Thanks Daniel. Your post (and Bob Atkins page) helped me understand some stuff.


Quote Originally Posted by Daniel Browning
Jon, you are using a very wrong definition of the word bokeh. I think you are doing it intentionally, since others in this thread have been doing it, but I think something should be said.

Yes, I was using the word in the way I thought Mr. Powers Brent intended, even though it isn't how I would have used the word.


Quote Originally Posted by Daniel Browning


Quote Originally Posted by Jon Ruyle


How does
he define OOF blur?


Diameter of a point source specular highlight at a given distance from the plane of focus.


Okay, that makes perfect sense. Of course, if you really want to quantify blur with a single number (and thus answer which lens has more) you have to specify which given distance you care about . (Correct me if I'm wrong, but I think if that "given distance" is close to infinity, only aperture matters. If the "given distance" is close to zero, only f number matters.)


In addition, I guessed that by "bokeh" the OP wanted to also take into account another feature of long lenses: they magnify background details more. I *thought* this contributed to our perception of a blurred background (quite separate from how big the OOF disk of a background point will be), giving an additional advantage to the long lens. Maybe I'm confused about this as well, though.

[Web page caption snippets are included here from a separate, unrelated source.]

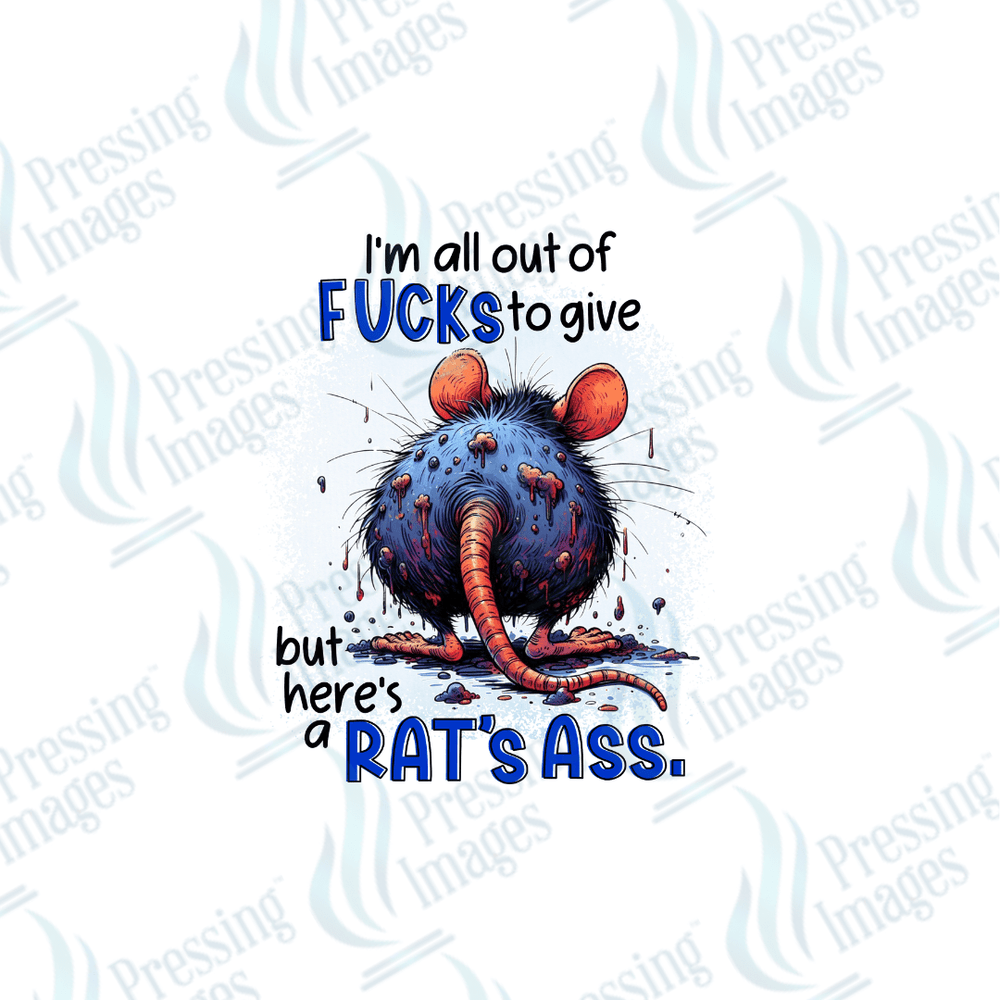 DTF 3448 Rats ass - Pressing Images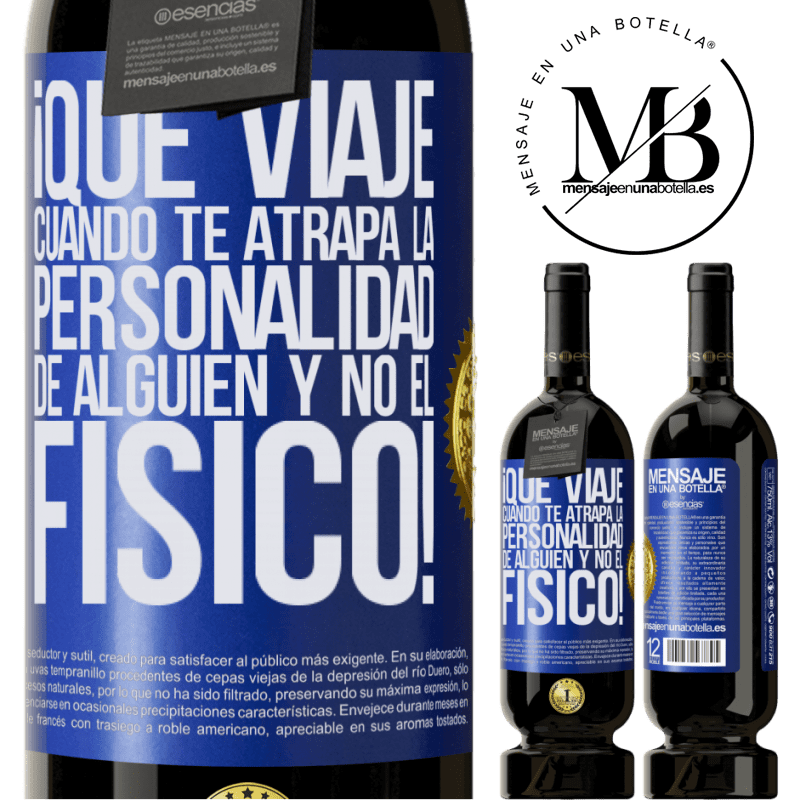 49,95 € Envío gratis | Vino Tinto Edición Premium MBS® Reserva ¡Qué viaje cuando te atrapa la personalidad de alguien y no el físico! Etiqueta Azul. Etiqueta personalizable Reserva 12 Meses Cosecha 2015 Tempranillo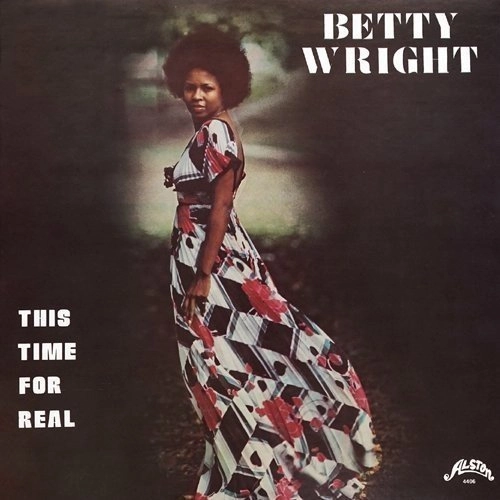 BETTY WRIGHT / ベティ・ライト / ディス・タイム・フォー・リアル / THIS TIME FOR REAL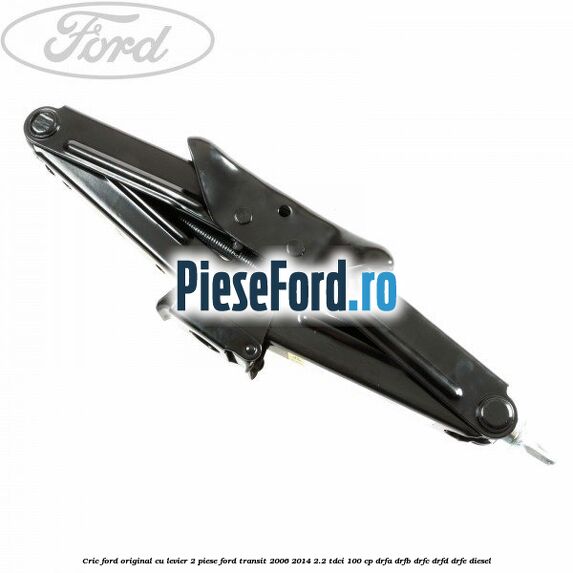 Cric Ford original, cu levier 2 piese Ford Transit 2006-2014 2.2 TDCi 100 cp Cric Ford original, cu levier 2 piese Ford Transit 2006-2014 2.2 TDCi 100 cp DRFA, DRFB, DRFC, DRFD, DRFE diesel
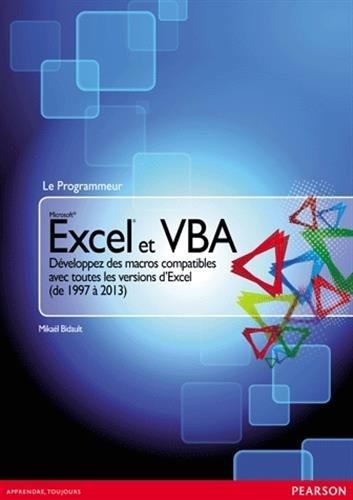 Excel & VBA Développez des macros compatibles avec toutes les versions d'Excel (de 1997 à 2013) francais Excel & VBA Développez des macros compatibles avec toutes les versions d'Excel (de 1997 à 2013) francais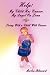 Help! My Child Has Cancer: My Angel On Loan: LIVING WITH A CHILD WITH CANCER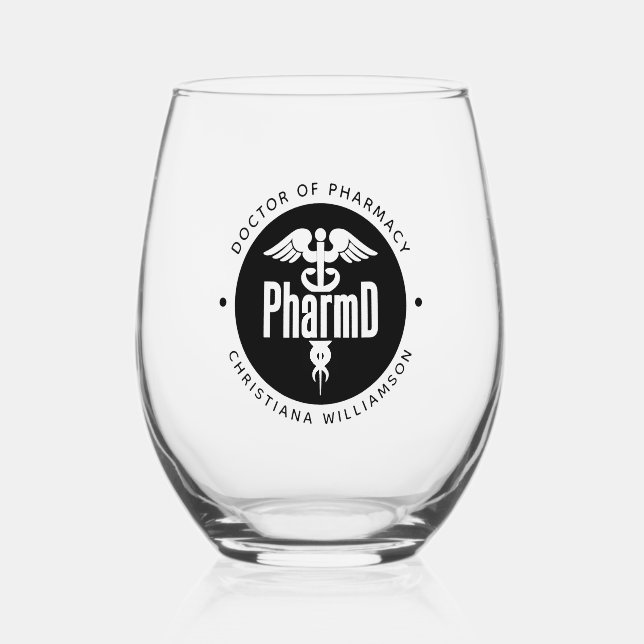PharmD Doctor of Pharmacy Graduation Pharmacist Stemless Wine Glass (Front)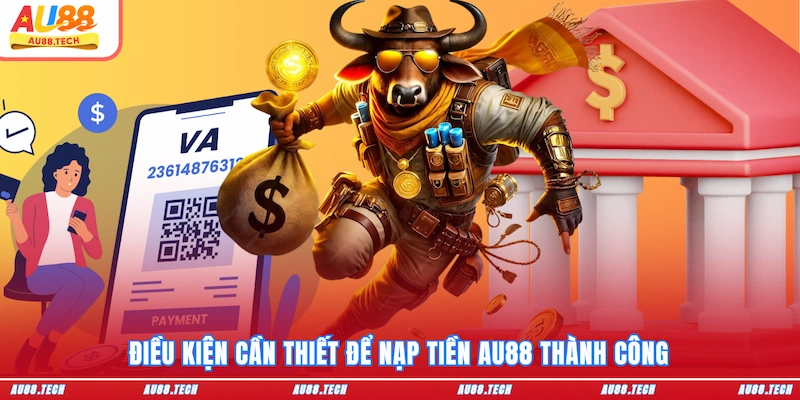 Nạp Tiền AU88: Hướng Dẫn Quy Trình Nhanh Gọn Dành Cho Newbie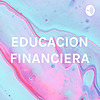 EDUCACION FINANCIERA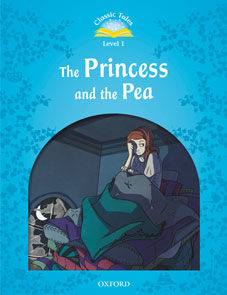 CLASSIC TALES LEVEL 1. THE PRINCESS AND THE PEA: PACK 2ND EDITION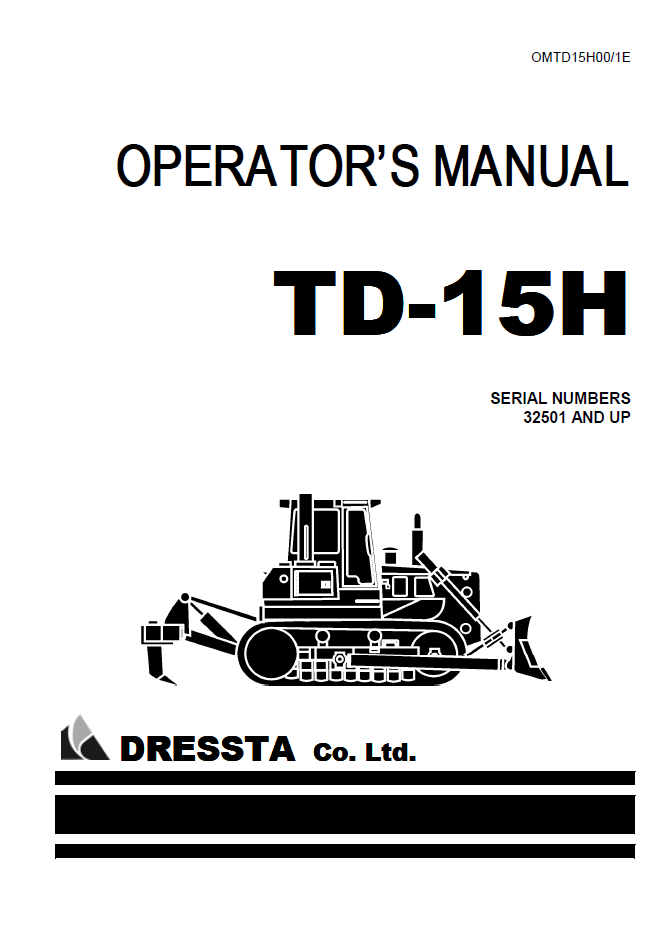 Komatsu Dressta TD-15H Crawler Dozer Operator Manual OMTD15H00-1E PDF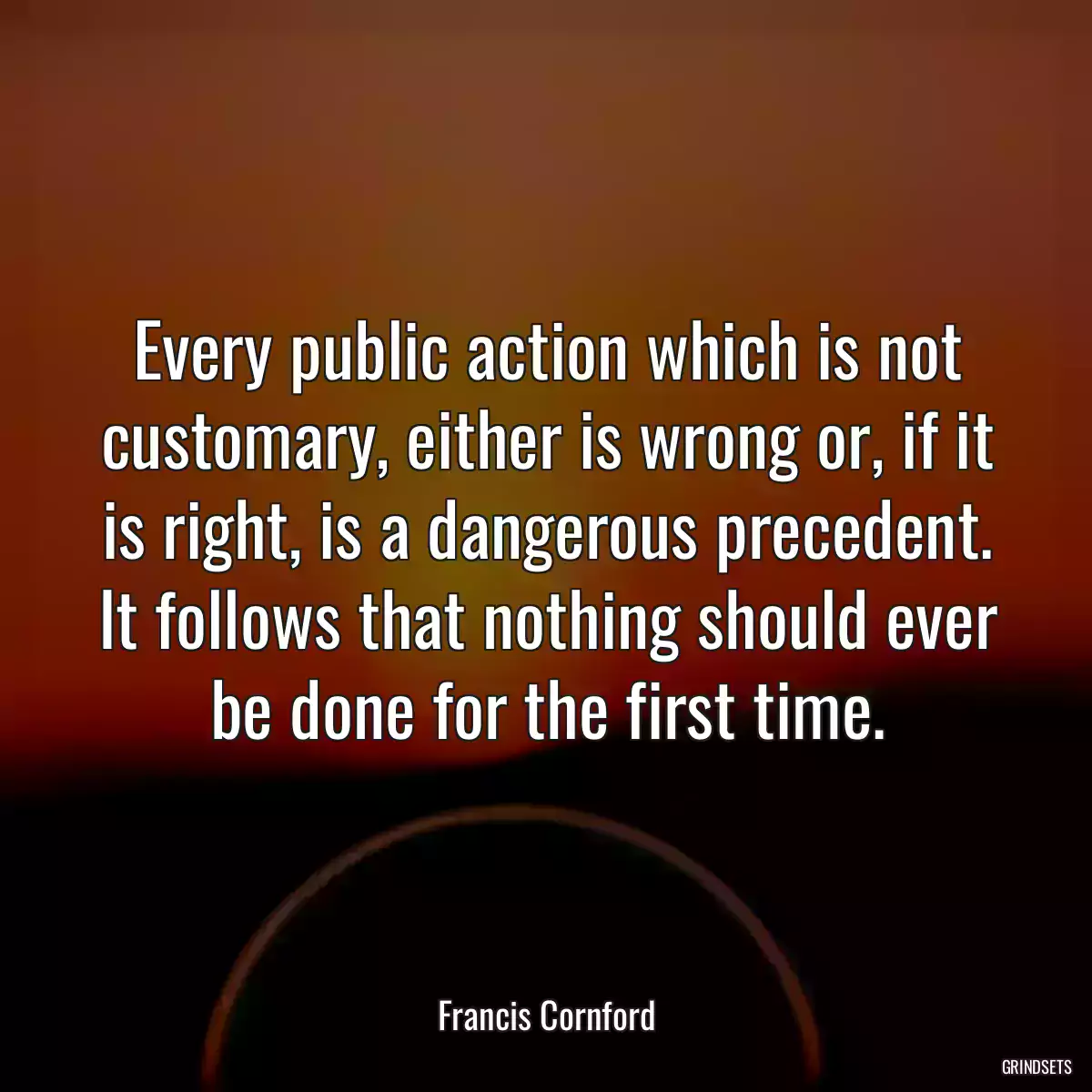 Every public action which is not customary, either is wrong or, if it is right, is a dangerous precedent. It follows that nothing should ever be done for the first time.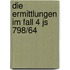 Die Ermittlungen Im Fall 4 Js 798/64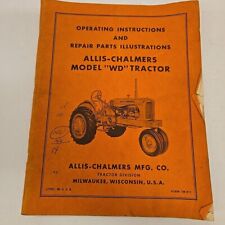 Vintage Allis Chalmers WD Tractor Operating Instructions Parts List Manual picture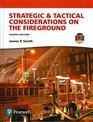 Strategic  Tactical Considerations on the Fireground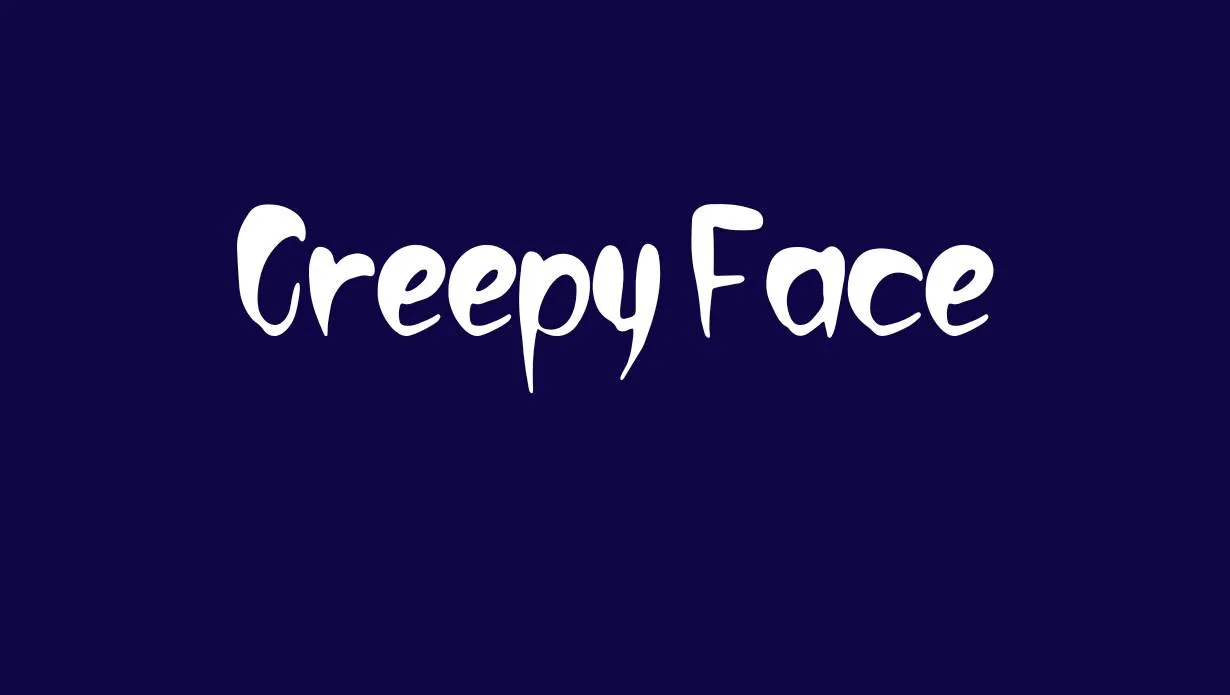 Preview of Creepy Face Font Free Download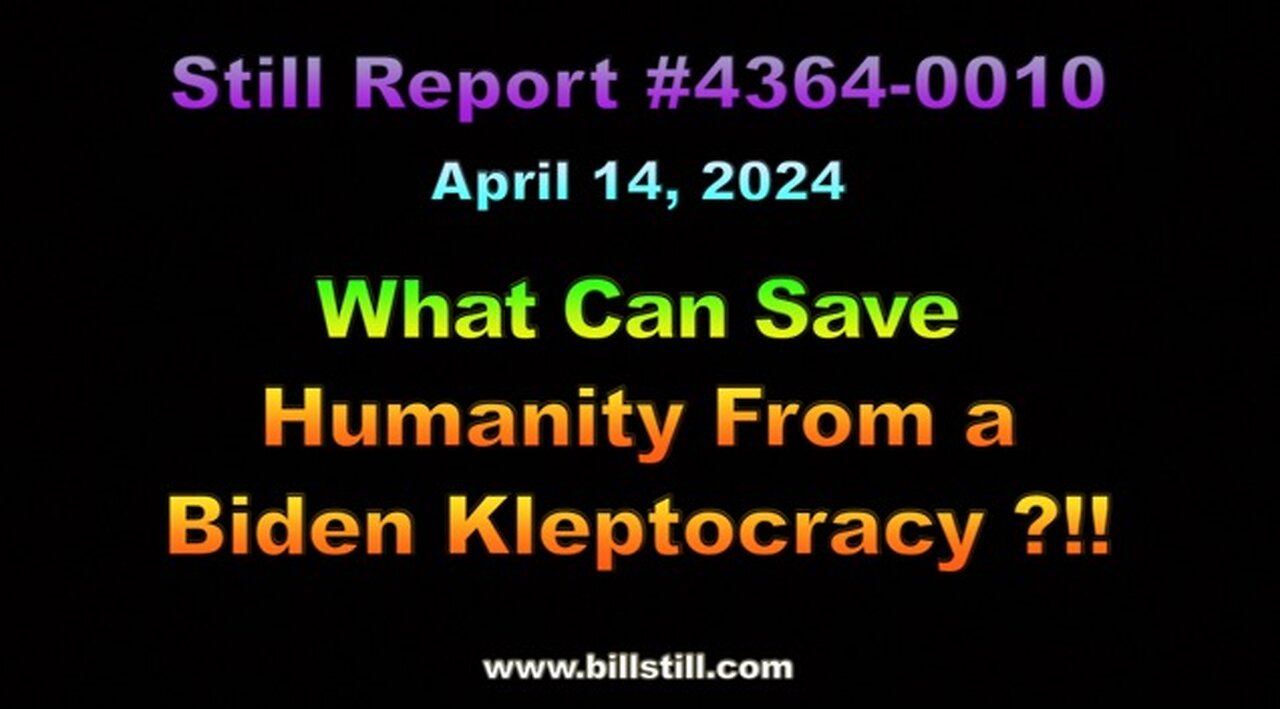 What Can Save Humanity From A [Biden] Kleptocracy? 4364-0010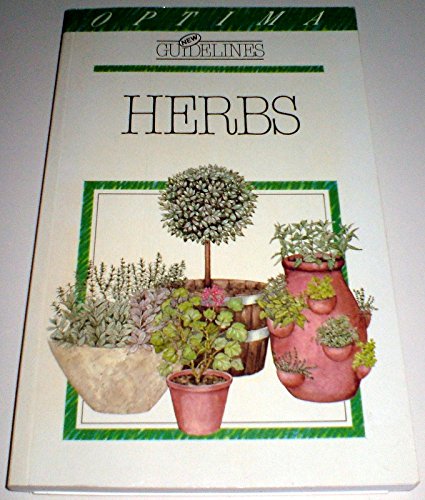 Stock image for Herbs (New Guidelines) for sale by AwesomeBooks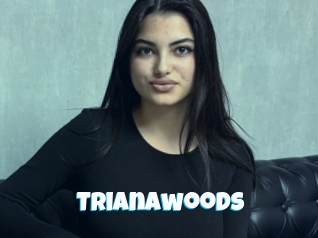 Trianawoods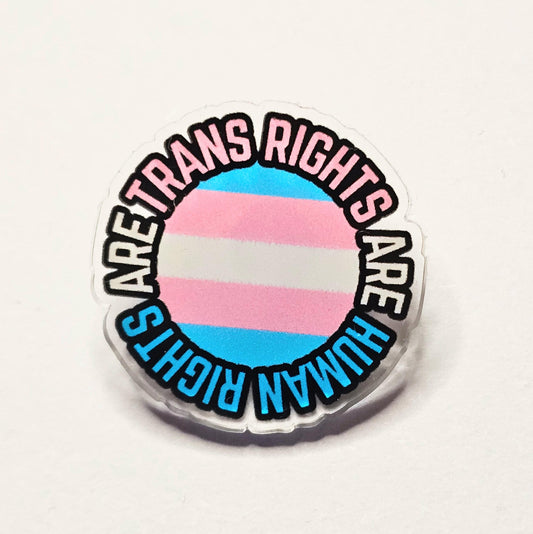 Trans Rights are Human Rights Acrylic Pin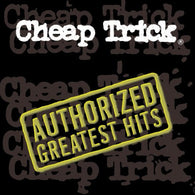 Cheap Trick : Authorized Greatest Hits (Album,Compilation)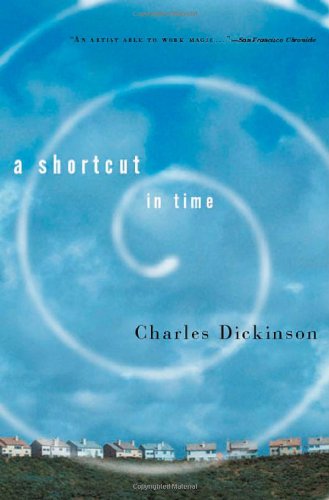 A Shortcut In Time Charles Dickinson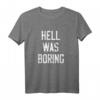 Hell Was Boring Sarkasmus Grunge Musik T-Shirt – Lustiges 90er Outfit für Ironie- und Sarkasmus-Fans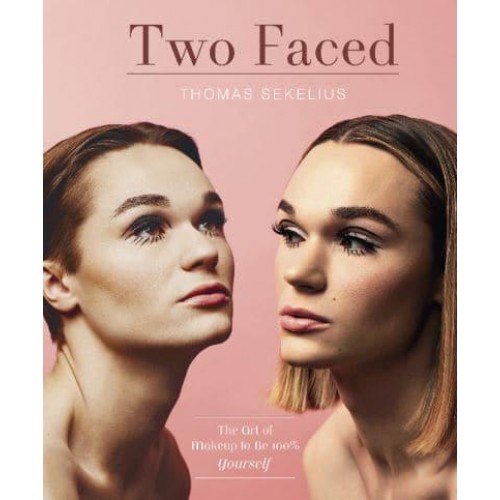 Two Faced The Art of Makeup to Be 100% Yourself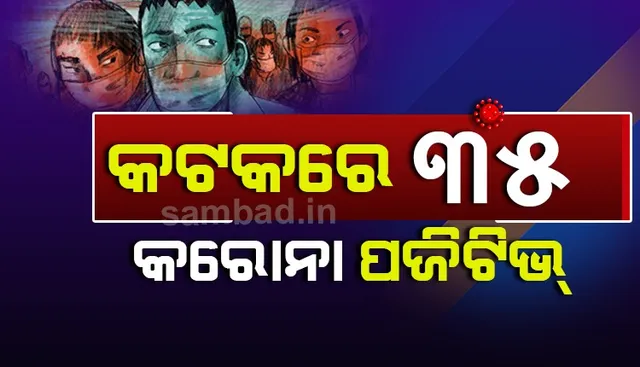 କଟକ ସହରରୁ ପୁଣି ୩୫ କରୋନା ଆକ୍ରାନ୍ତ ଚିହ୍ନଟ, ମୋଟ ପଜିଟିଭ ସଂଖ୍ୟା ୬୧୪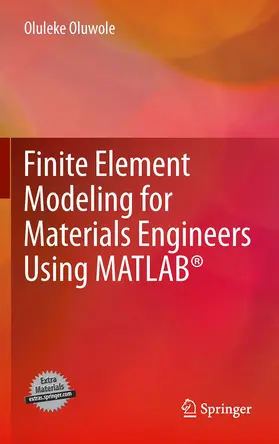 Oluwole | Finite Element Modeling for Materials Engineers Using MATLAB® | E-Book | sack.de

Quote Originally Posted by Daniel Browning


So there are three very different things here:
  • Quality of the OOF blur (bokeh)
  • Quantity of the OOF blur
  • DOF



According to Bob Atkins (not that I nececarily would take his word over yours []), bokek is a combination of quality and quantity of OOF blur. This is what I thought the word meant, too, though I never tried to check a definitive source.